Professional Ethics – Some physicians argue that denying care is inconsistent with what it means to be a physician, and, furthermore, that it is bad for public health, as in the case of tuberculosis, measles and other communicable diseases. But should illegal immigrants be considered part of the public? Others argue that medical confidentiality prevents reporting facts about patients. Others reply that we need to screen illegal immigrants before they seek care.
The question then is what does professional ethics demand? Emergency care only, at one extreme, or care on the basis of medical need alone, or something in between like basic health care available to all. In the end, professional ethics should oppose health care limitations, but it is does not exactly show how.
In the next section Dwyer expresses supports for the social justice argument for basic international health care. And in the final section he argues that social responsibility supports the claim of health-care for illegal immigrants.
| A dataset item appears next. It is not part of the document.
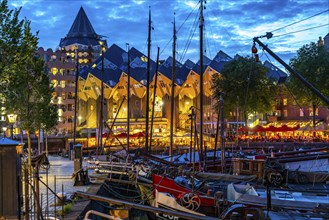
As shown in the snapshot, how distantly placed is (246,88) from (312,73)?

“Providing health care for all workers and their families is a very good way to improve the benefit that workers receive for the worst forms of work, to render workers less vulnerable, and to express social and communal respect for them. These are good reasons for providing health care for all workers, documented and undocumented alike. And they express ethical concerns that are not captured by talking about human rights, public health, or the rights of citizens….”
Reflection – Universal medical care is a moral and economic imperative. And the idea that this is best done through large public health-care systems as they are found in one of their many varieties in advanced countries around the world isn’t even controversial among public policy experts. Such health care systems have better health outcomes for less cost while covering all their citizens then the American health care system. This is not even controversial and anyone telling you differently is either ignorant or lying.